# Short exercise
Exactly the lines from the one containing "Based on the image, does" through the end of the data below are to be reproduced, and nothing besides them.

# Entries
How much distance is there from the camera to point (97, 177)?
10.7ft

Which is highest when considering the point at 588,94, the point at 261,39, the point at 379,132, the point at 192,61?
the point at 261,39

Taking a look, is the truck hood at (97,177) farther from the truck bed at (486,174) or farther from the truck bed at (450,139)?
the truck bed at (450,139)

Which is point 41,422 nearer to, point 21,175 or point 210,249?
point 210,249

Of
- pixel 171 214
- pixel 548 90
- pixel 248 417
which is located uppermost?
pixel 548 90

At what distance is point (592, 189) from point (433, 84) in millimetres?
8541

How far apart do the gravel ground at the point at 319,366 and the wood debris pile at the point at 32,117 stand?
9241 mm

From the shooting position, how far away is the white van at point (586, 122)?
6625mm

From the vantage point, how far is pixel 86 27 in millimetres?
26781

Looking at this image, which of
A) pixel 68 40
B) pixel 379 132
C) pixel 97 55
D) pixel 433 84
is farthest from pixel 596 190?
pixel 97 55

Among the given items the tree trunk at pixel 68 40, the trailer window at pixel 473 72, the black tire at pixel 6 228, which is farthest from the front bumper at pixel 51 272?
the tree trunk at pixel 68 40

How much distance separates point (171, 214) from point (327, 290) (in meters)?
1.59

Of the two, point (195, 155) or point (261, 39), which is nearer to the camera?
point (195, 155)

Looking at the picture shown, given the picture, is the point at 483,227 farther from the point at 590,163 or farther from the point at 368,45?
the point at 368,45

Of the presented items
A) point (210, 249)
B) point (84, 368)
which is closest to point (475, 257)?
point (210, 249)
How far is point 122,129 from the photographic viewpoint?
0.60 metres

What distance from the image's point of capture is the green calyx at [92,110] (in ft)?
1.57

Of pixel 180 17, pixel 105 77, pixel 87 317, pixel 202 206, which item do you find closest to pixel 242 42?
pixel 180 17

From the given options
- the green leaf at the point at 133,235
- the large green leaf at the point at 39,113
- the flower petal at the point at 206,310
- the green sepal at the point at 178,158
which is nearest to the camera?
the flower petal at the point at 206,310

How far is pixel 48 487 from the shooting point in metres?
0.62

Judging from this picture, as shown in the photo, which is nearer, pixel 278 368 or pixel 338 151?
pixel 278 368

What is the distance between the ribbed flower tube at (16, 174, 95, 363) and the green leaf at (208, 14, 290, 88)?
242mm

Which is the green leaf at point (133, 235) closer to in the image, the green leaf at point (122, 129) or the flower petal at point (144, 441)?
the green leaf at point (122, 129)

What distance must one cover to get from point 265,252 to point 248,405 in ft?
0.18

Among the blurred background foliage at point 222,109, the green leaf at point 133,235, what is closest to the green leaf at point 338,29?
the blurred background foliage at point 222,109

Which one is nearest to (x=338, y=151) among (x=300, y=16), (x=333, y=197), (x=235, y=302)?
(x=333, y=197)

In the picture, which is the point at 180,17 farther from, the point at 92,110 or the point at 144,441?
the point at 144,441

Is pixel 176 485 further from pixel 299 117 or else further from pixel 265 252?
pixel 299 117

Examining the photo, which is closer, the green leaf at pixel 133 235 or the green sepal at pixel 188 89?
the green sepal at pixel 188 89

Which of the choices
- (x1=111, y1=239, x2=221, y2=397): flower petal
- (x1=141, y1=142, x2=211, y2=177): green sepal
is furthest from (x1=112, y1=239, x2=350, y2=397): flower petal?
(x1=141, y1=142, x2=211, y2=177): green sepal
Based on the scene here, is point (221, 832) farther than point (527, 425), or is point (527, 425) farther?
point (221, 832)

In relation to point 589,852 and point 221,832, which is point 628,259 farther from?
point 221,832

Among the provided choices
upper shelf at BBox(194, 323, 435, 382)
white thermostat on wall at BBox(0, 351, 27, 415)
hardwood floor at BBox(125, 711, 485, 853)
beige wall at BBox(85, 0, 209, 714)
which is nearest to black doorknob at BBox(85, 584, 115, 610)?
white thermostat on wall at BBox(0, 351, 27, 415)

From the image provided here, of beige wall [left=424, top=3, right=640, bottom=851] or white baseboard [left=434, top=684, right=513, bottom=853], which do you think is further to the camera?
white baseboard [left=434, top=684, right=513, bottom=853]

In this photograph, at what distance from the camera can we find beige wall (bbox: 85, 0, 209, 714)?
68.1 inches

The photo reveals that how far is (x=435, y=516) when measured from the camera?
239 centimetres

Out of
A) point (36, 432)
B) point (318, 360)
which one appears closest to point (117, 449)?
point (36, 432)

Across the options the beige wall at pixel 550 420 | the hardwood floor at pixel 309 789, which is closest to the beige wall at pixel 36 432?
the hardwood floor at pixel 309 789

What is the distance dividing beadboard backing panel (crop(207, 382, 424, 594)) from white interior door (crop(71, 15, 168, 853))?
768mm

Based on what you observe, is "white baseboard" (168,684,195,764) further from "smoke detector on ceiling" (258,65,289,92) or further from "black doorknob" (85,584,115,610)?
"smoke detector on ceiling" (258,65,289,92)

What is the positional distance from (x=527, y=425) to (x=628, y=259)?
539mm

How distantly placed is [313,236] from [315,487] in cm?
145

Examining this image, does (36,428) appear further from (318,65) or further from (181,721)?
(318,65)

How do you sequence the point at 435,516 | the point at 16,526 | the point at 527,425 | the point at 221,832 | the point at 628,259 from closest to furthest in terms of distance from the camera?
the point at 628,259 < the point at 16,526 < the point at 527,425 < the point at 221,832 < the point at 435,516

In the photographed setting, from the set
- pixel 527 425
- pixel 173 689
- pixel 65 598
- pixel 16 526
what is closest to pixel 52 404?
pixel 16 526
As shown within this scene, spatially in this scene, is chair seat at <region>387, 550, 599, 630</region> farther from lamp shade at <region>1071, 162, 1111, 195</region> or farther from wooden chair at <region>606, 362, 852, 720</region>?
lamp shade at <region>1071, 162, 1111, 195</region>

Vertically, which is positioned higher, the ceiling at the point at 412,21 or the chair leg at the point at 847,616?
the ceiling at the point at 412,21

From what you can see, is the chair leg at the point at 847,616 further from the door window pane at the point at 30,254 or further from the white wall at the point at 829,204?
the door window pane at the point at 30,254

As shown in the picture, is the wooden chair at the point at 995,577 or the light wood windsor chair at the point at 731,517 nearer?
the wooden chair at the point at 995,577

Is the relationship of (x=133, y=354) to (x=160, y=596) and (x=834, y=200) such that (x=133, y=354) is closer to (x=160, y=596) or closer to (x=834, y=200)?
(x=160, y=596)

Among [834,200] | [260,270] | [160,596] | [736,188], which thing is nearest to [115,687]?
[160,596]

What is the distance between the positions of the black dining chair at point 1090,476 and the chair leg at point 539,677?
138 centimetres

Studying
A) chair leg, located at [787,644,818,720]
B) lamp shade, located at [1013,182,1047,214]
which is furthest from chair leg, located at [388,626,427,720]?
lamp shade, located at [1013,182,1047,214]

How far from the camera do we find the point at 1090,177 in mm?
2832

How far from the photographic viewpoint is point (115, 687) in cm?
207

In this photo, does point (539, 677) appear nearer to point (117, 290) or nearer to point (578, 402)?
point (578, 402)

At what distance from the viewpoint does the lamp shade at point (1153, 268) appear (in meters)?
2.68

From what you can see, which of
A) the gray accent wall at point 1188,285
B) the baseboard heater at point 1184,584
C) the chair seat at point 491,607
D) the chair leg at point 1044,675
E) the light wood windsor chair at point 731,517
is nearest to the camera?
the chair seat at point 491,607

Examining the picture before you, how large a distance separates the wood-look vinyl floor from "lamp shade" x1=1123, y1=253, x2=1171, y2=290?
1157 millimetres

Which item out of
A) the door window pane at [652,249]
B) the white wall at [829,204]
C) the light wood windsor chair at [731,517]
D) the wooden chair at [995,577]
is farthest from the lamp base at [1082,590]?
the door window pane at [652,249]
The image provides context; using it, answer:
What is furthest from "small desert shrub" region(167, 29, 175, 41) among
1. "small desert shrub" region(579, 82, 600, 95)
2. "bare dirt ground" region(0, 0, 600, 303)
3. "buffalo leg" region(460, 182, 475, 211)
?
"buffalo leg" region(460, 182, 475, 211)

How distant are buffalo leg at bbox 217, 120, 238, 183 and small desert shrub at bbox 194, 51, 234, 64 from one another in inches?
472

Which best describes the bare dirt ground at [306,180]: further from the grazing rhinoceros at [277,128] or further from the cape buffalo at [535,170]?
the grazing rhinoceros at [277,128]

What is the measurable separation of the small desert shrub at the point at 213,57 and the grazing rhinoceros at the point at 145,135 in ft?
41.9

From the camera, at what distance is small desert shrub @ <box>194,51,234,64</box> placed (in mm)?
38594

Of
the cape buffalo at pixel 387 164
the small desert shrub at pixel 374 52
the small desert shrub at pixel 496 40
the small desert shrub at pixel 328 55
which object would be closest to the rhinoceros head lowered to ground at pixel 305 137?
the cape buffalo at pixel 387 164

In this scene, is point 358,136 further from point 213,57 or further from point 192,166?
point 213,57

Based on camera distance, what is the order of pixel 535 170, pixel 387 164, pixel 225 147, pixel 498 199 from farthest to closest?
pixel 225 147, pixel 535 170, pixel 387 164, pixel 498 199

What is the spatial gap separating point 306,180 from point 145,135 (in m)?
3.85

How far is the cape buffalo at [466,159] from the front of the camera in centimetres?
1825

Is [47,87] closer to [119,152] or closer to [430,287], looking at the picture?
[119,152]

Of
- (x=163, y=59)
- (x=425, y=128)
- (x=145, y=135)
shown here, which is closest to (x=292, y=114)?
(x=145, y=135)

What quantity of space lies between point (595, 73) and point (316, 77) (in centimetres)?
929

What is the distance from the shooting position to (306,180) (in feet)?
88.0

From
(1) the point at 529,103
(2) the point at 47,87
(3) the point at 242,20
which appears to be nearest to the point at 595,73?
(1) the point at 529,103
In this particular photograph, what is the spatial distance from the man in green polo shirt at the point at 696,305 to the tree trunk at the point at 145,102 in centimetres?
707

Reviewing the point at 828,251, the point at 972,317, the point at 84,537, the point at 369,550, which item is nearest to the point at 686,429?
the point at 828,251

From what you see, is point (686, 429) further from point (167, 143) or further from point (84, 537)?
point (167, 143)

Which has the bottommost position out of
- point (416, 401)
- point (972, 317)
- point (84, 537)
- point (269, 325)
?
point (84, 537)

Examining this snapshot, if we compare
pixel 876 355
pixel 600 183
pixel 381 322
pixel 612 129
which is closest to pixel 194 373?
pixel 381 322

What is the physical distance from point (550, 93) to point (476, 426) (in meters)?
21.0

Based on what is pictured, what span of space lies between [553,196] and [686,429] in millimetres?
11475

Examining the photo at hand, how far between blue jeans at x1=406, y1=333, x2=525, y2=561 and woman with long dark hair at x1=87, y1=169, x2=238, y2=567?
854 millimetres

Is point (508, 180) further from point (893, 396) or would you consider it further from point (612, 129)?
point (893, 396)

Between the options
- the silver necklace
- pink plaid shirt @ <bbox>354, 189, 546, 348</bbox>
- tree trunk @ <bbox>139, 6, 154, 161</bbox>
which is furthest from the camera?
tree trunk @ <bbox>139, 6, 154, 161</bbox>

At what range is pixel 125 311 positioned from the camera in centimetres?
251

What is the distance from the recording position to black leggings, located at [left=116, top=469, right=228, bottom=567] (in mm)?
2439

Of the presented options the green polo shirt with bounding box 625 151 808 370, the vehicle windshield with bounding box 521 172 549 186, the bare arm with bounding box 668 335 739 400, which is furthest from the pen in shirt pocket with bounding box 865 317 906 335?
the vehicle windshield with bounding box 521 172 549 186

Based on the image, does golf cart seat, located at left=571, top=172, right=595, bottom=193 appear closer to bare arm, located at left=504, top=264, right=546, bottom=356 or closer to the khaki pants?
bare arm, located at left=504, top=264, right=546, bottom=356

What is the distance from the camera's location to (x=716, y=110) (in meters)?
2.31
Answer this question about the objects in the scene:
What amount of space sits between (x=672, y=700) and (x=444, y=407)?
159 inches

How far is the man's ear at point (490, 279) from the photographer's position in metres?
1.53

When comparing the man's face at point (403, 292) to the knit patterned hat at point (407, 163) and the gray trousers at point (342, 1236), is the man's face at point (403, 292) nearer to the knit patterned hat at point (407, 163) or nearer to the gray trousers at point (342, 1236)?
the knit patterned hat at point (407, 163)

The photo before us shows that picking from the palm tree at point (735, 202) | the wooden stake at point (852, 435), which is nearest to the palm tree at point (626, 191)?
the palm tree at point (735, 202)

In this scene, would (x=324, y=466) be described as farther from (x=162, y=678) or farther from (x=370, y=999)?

# Completed task
Based on the image, does golf cart seat, located at left=571, top=172, right=595, bottom=193 appear closer to bare arm, located at left=504, top=264, right=546, bottom=356 or closer to the khaki pants?
bare arm, located at left=504, top=264, right=546, bottom=356

What is the distance from the camera's location to (x=716, y=110) (in meters)?
2.31
Answer this question about the objects in the scene:
What amount of space sits between (x=672, y=700) and (x=444, y=407)?
159 inches

How far is the man's ear at point (490, 279) from the photographer's position in metres?
1.53

When comparing the man's face at point (403, 292) to the knit patterned hat at point (407, 163) and the gray trousers at point (342, 1236), is the man's face at point (403, 292) nearer to the knit patterned hat at point (407, 163) or nearer to the gray trousers at point (342, 1236)?
the knit patterned hat at point (407, 163)

The photo before us shows that picking from the palm tree at point (735, 202) | the wooden stake at point (852, 435), which is nearest to the palm tree at point (626, 191)?
the palm tree at point (735, 202)

In this scene, would (x=324, y=466) be described as farther from (x=162, y=678) or farther from (x=370, y=999)?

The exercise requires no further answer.